稽古場横のロッカールームで、自分のロッカーの扉に手をつきながら項垂れる。
鉄製のロッカーはひんやりとしていて、手が冷たい。
しんとしたロッカールームとは裏腹に、稽古場からは、みんなの練習する活気のある声がかすかに聞こえた。
目をそっと閉じて、耳を澄ませてみると、さっきの場面をもう一度練習しているみたいだ。
耳に意識を集中させたまま、僕は小さく息を吸う。
そして、
「……なに、こんな塀くらい、軽い恋の翼があればなんとでも。あなたの身内ですら、恋の障害にはなりえません」
ぽつり、呟く。
「殺されるよりも、私にはあなたの瞳の方がよっぽど恐ろしい」
「恋の神に導かれて」
「……」
僕の声が、ロミオの演技をする蘭くんの声にぴったりと重なった。
ゆっくり目を開けて、ロッカーに触れていた手を拳に握る。
こんなセリフ、覚えてもなんの意味もないのに。
「……何やってるんだろ」
大会に集中しないといけないのに、全然集中できていない。
理由は、わかってる。
わかっているけど、もう決めたじゃないか。
「この大会で、もう演劇に関わるのは……やめるんだ」
演劇が好きで、せめて裏方でもいいから関わりたい。
入部した時にはそう思って、これまでずっと照明係を頑張ってきた。
でも、
でも……。
「……」
握っていた手に力が入る。
中途半端で終わらせたくない。
目指すのは最優秀賞。その気持ちに偽りはない。
みんなと同じだ。
同じだ……けど……。
けど……。
「ッ……!」
パンっ!と、僕は勢いよく自分の両頬を叩く。
けど、じゃない!
自分で決めたんだから、後悔のないように僕は僕のやらなきゃいけないことをやらないと!!!

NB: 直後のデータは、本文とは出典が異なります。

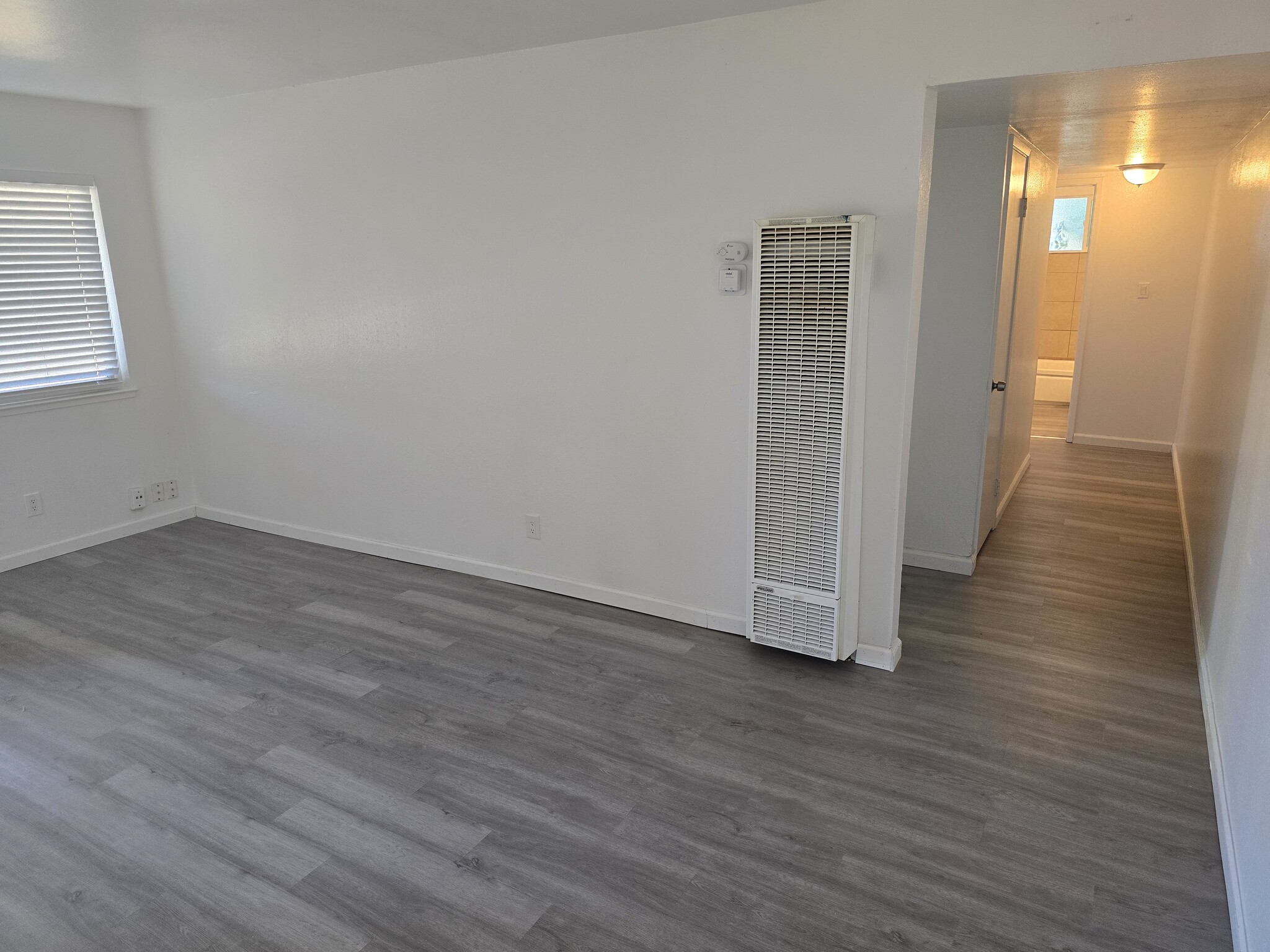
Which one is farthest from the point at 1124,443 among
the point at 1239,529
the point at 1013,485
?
the point at 1239,529

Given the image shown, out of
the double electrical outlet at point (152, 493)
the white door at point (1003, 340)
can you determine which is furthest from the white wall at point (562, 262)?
the white door at point (1003, 340)

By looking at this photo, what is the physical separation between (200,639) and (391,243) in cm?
197

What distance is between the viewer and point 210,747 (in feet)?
8.88

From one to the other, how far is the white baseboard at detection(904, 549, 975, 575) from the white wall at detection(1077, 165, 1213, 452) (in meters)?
3.63

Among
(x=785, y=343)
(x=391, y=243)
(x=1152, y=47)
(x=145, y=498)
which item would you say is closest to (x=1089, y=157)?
(x=1152, y=47)

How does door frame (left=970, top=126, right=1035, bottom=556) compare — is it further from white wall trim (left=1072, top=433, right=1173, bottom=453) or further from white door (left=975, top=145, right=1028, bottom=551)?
white wall trim (left=1072, top=433, right=1173, bottom=453)

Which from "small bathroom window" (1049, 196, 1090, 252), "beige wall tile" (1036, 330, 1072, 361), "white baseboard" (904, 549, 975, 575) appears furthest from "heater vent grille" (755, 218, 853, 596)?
"small bathroom window" (1049, 196, 1090, 252)

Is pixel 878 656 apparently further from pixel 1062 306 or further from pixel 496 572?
pixel 1062 306

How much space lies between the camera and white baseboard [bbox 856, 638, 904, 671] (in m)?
3.15

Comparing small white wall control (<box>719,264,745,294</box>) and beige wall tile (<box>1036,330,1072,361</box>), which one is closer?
small white wall control (<box>719,264,745,294</box>)

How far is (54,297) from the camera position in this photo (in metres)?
4.44

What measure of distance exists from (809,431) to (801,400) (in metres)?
0.11

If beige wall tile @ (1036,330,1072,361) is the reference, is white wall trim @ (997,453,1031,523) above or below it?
below

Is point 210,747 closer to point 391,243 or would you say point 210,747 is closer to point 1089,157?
point 391,243
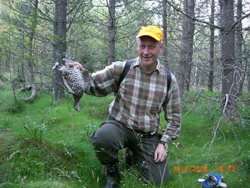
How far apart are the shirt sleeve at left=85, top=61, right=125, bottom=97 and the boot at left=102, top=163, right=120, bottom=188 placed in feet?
3.27

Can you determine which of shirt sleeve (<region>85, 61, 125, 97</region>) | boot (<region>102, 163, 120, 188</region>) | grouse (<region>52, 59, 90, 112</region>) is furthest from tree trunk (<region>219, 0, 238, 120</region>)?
grouse (<region>52, 59, 90, 112</region>)

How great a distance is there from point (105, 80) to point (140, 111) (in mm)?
657

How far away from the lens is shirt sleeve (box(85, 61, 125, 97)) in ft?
9.30

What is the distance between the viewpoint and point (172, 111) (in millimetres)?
3148

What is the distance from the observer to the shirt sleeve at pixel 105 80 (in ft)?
9.30

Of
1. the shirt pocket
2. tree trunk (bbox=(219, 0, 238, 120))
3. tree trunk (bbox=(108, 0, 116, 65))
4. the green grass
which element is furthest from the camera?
tree trunk (bbox=(108, 0, 116, 65))

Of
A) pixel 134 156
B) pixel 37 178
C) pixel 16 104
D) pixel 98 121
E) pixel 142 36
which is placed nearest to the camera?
pixel 37 178

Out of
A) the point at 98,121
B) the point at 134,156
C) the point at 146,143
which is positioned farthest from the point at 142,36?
the point at 98,121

これが最後なんだ!最後くらい、全部やり切って終わらせなきゃ!!!
「明日はしっかりやるぞ!」
自分にそう言い聞かせて、僕は制服に着替えてロッカーの鍵を閉める。
ジンジンと頬が痛い。痛いけど、すっきりした。
これなら、きっと明日は大丈夫だ。
遠くに聞こえる練習の声に聞き耳を立てながら、僕は部室を後にした。